Metta meditation can reestablish a sense of self-love and self-worth that is often missing when we are experiencing a depressive state and can create a nourishing environment for healing relationships. Along with these positive effects we also get the other benefits of meditation in general such as quieting the mind, stabilizing our attention on the present moment, and looking deeply into the nature of our hearts and minds to find more mental clarity.
How to practice metta meditation
At first, this practice may seem mechanic, awkward, or even irritating, but in time, even in the face of difficulties, loving-kindness will develop. Be patient. It is best to repeat the metta phrases daily for 15 to 20 minutes for several months to experience their full potential. Perfect is the enemy of good, so just start with as much as is accessible to you.
Does daily practice really matter?
For more reasons to commit to a daily practice check out this blog post.
Traditionally, the metta meditation phrases are directed to people in the following order:
- A mentor/someone you love
- A Neutral Person
- An Enemy
If your suffering is at the forefront of your life at this moment you may find it most beneficial to start with yourself first, however.
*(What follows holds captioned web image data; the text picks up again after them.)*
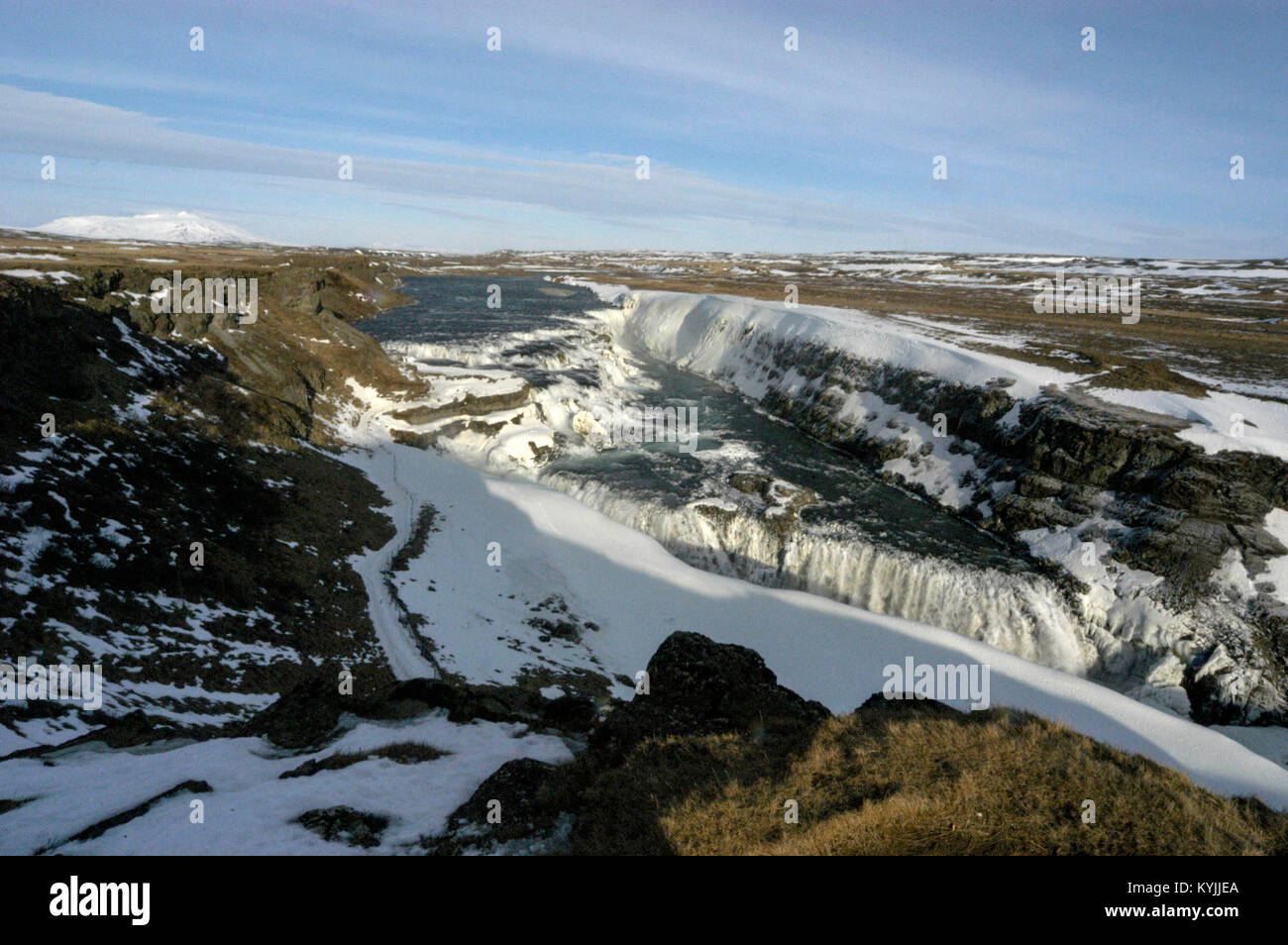 The snow-covered Gullfoss (Golden waterfalls) in southwest Iceland.   The falls has a drop of 32m into a narrow - Stock Image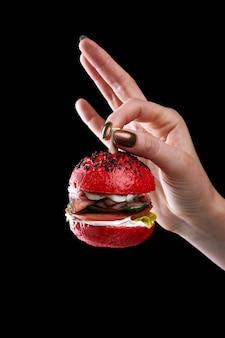 Weibliche hand, die miniburger als weihnachtsbaumspielzeug auf schwarzem hintergrund hält.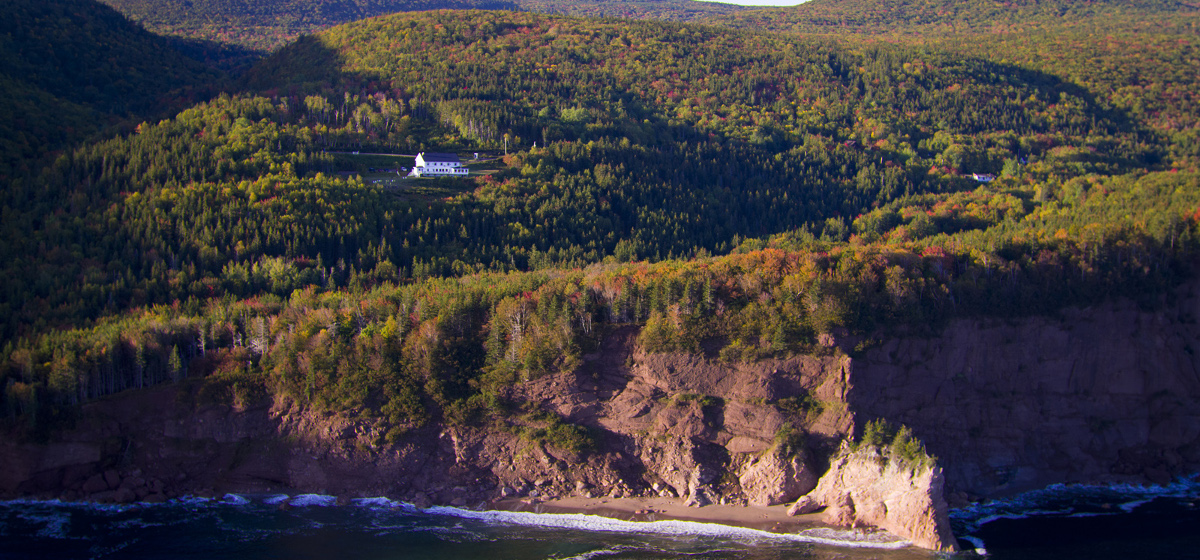 Nestled in the Cape Breton Highlands along the rugged Atlantic coastline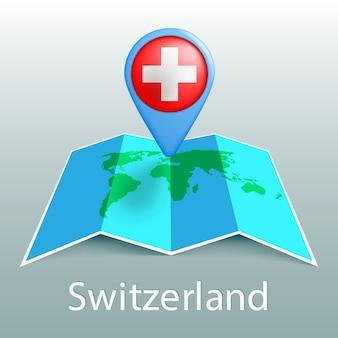 Weltkarte der schweizflagge im stift mit dem namen des landes auf grauem hintergrund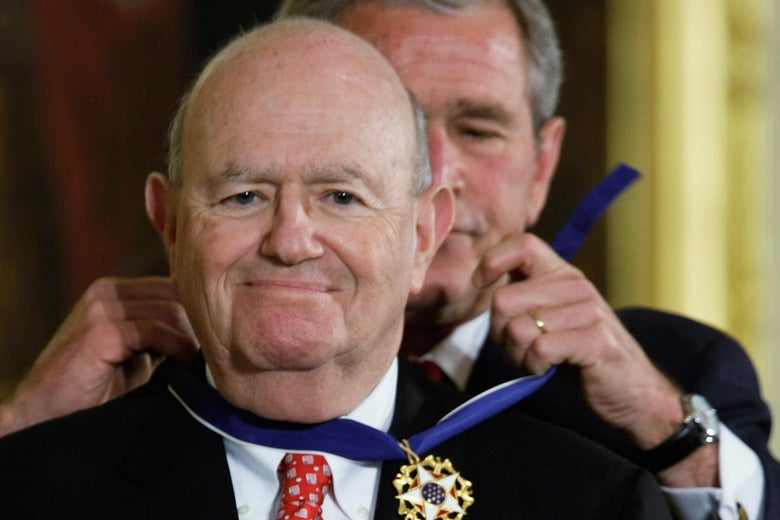 Laurence Silberman smiles while George W. Bush places the Presidential Medal of Freedom around his neck.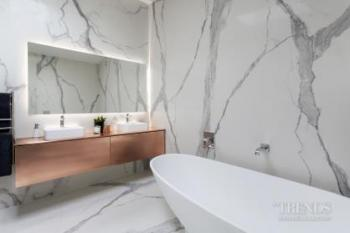 Series of bathrooms with feature copper and marble look surfaces
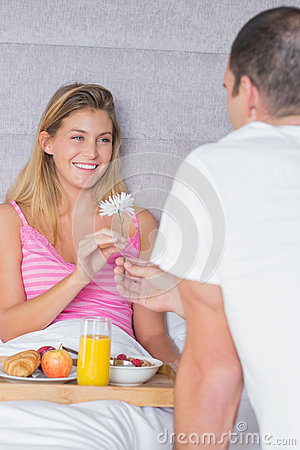 Pretty woman taking a daisy from partner at breakfast in bed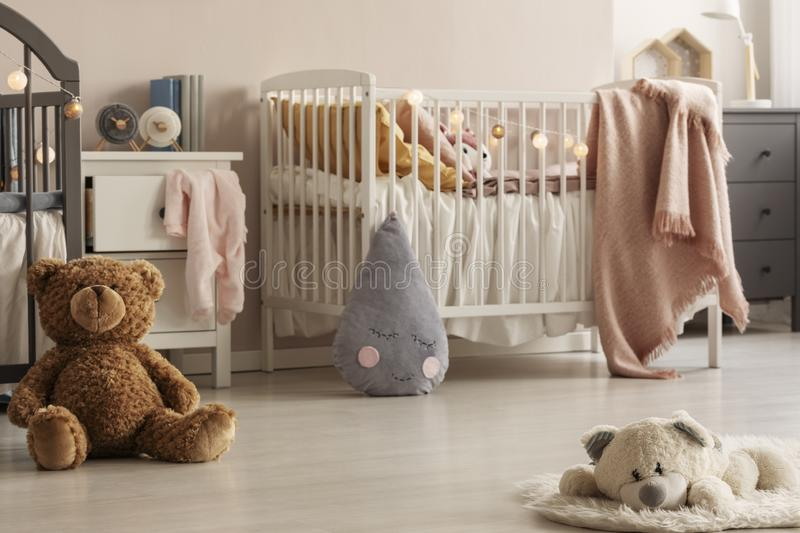 Cute plush toys and pink blankets in cozy bedroom interior for twin girls with two cribs and bedside cabinets. Real photo royalty free stock photography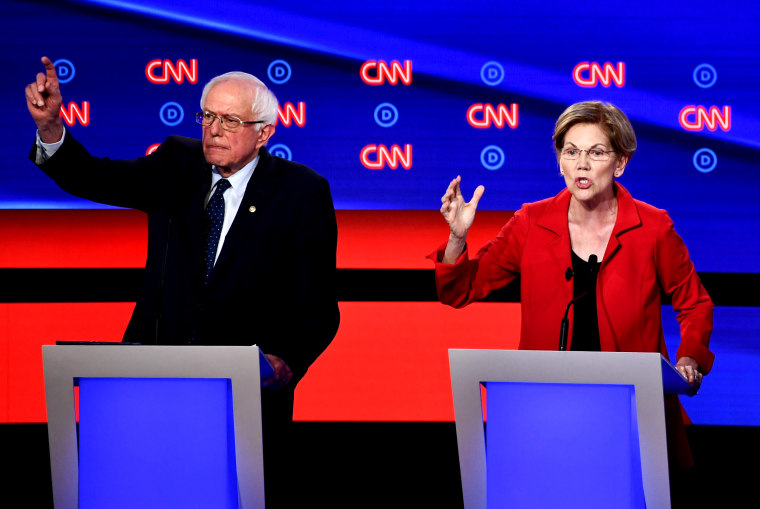 Image: Sens. Bernie Sanders and Elizabeth Warren speak during the first round of the second Democratic primary debate at the Fox Theatre in Detroit on July 30, 2019.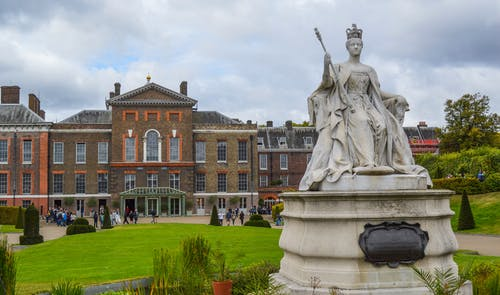 Exterior of Kensington Palace with statue of Queen Victoria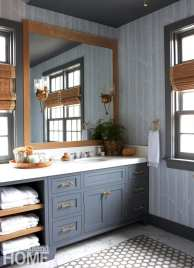 Master bathroom with blue cabinetry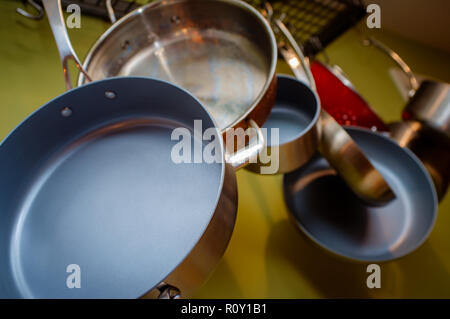 Decorative hanging pots and pans home kitchen display - Stock Photo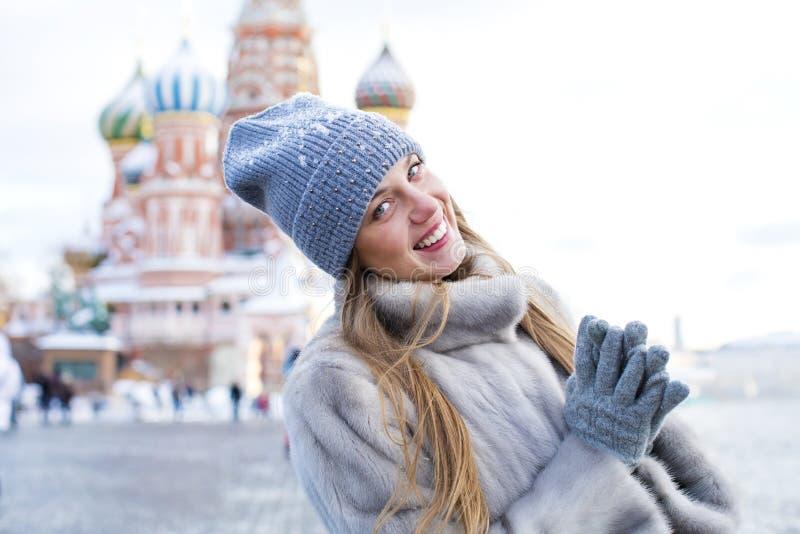La mujer joven en un azul hizo punto el sombrero y la capa de visión gris fotografía de archivo libre de regalías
When you are ready to add on others, visualize that person while opening up to a sense of loving-kindness for them.
The phrases start with “May I or May You” to create space for it to happen without being overly aggressive. You can personalize the phrases at will, noticing what is the most meaningful and effective at opening your heart at each moment. Here are the traditional phrases:
May I (You) be filled with loving-kindness
May I (You) be safe from inner and outer harm
May I (You) be peaceful and at ease
May I (You) be happy and free
To practice, repeat the phrases again and again, letting the feelings permeate you. Let the feelings arise within the words. Some people like to locate a good sensation in their bodies and focus on feeling into that sensation. You can practice in any way that works best for you. If you need a bit of guidance or inspiration, practice the traditional way that Buddha instructed: picture yourself as a young and beloved child, or sense yourself as you are now, held in a heart of loving-kindness.
As the barriers within your heart begin to break down, you can include more categories: neighbors, animals, the whole earth, and all beings everywhere. When the time is right, you can even experiment with including the most difficult people in your life, wishing that they, too, be filled with loving-kindness and peace.
As the metta meditation phrases get established in your consciousness, you can use them in traffic jams, in buses and airplanes, during disagreements, and really in any circumstance that may arise for you. With practice, metta meditation may even appear in your subconscious without needing to invoke it formally.